Graph_Builder builds the graph from RNA-seq data. It reads the RNA-seq expression file in tab-delimited format and computes the pairwise pearson correlation matrix. The algorithm of Graph_Builder is a naive method which computes all-vs-all pearson correlation coefficients. The complexity of the algorithm is O(n^3). However, due to the MKL blas library, Graph_Builder runs very fast. In our tests, it took less than 1.5 hour to finish analysis of a RNA-seq data that contains ~180,000 transcripts and ~5,000 samples. The correlation matrix is stored in a triple column format and can be used as input of Markov Clustering Algorithm.

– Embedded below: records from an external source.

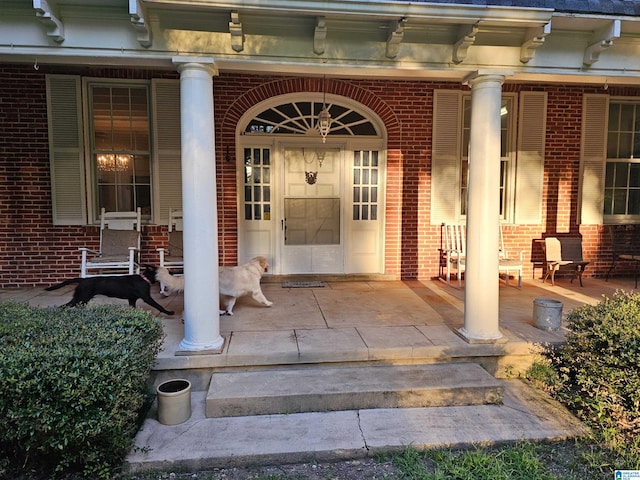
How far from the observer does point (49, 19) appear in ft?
10.5

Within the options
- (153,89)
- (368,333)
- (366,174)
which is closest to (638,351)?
(368,333)

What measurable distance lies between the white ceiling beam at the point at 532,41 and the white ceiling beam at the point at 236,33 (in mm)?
2457

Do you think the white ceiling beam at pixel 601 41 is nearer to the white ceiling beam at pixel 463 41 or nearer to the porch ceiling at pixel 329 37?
the porch ceiling at pixel 329 37

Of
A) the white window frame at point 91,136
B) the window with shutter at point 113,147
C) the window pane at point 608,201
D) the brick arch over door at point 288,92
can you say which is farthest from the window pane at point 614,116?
the white window frame at point 91,136

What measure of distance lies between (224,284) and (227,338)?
0.83 meters

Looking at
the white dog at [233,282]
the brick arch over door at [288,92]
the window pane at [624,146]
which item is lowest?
the white dog at [233,282]

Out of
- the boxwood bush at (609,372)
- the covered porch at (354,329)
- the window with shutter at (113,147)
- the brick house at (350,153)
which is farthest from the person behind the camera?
the window with shutter at (113,147)

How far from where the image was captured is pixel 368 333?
13.8 feet

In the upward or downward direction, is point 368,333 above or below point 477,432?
above

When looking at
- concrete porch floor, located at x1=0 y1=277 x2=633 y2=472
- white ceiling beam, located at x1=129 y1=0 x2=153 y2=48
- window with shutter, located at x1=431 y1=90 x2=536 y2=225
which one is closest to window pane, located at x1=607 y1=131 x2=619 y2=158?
window with shutter, located at x1=431 y1=90 x2=536 y2=225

Make sure that you have the following installed
- Python2.7 (Recommend Anaconda)
$ git clone https://github.com/Rinoahu/Graph_Builder
$python rna_seq/naive_cluster.py -i foo.tab -t .2 -o foo.xyz
-i: str. The name of a tab-delimited file. The 1st column stand for gene names/identifier and the rest columns stand for gene expression levels in different samples. For example:
#id s1 s2 s3 ...
g1 1.2 2.4 1.2 ...
g2 1.1 1.2 0 ...
g3 1.2 1.2 2.2 ...
...
-t: float. The threshold to filter low-correlation gene pairs. If the pearson correlation coefficient between gene i and j is less than the threshold, then, it will be set to 0. Default value is 0.2.
-o: str. The name of output file. The output is an 3 columns tab-delimited file where the 1st and 2nd columns stand for the gene identifiers, the 3rd column is the pearson's correlation coefficient.